2 Oct - vice-presidential rivals. Topic: Domestic and foreign policy
7 Oct - presidential contenders. Topic: Any issues raised by members of the audience
15 Oct - presidential contenders. Topic: Domestic and economic policy
The BBC has full and extensive coverage of the debates

"This was real experience. This was someone talking about war, not what they read in a book, what they heard in a lecture," he told the BBC.

In its first post-debate advert, Mr McCain accused his rival of "playing politics, risking lives" when he voted against an Iraq war spending bill in May 2007.

On Friday, the Wall Street journal accidentally ran an advert from the McCain campaign before the debate - and even before he had said he would actually attend - declaring: "McCain wins debate".

The BBC's Allan Little in Oxford says both performances seemed to be sure footed, polished, coherent, focused, meticulously researched.

No-one rambled, nor repeated himself, our correspondent says.
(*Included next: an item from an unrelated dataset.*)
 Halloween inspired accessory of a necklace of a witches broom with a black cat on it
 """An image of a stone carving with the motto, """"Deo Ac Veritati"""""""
Both argued points of policy in detail and with mutual civility, he adds.

'Serious threat'

During Friday's debate, Sen McCain said he did not need "any on-the-job training".

"I'm ready to go at it right now," he added.

John McCain at the debate in Oxford (26 September 2008)
I have a long record and the American people know me very well
Sen John McCain

But Sen Obama said his rival had been "wrong" about invading Iraq and that the war had led the US to take its eye off the ball in Afghanistan, where it should have been pursuing al-Qaeda.

Mr McCain argued that as a result of the "surge" - which involved sending some 30,000 extra US troops to Iraq - US military strategy was succeeding.

"We are winning in Iraq and we will come home with victory and with honour," he said.

Asked about Iran, Mr McCain stressed that Tehran was a threat to the region and, through its interference in Iraq, to US troops deployed there.

He outlined a proposal for a "league of democracies" to push through painful sanctions against Tehran that were presently being blocked in bodies like the United Nations because of opposition from Russia.

Mr McCain also criticised Mr Obama for his previously stated willingness to hold talks with the leaders of Iran without preconditions.

John McCain and Barack Obama on dealing with Iran

Mr Obama rejected that criticism, saying he would reserve the right as president "to meet with anybody at a time and place of my choosing if I think it's going to keep America safe".

However, he said he agreed with his Republican rival that "we cannot tolerate a nuclear Iran" and the threat that that would pose to Israel, a staunch US ally.

Speaking about the so-called war on terror, Mr McCain said he believed the nation was safer than it had been the day after the 11 September 2001 terror attacks but there was still a long way to go.

Mr Obama pointed to the spread of al-Qaeda to some 60 countries and said that the US had to do more to combat that, including improving its own image as a "beacon of light" on rights.

"One of the things I intend to do as president is restore America's standing in the world," Mr Obama said.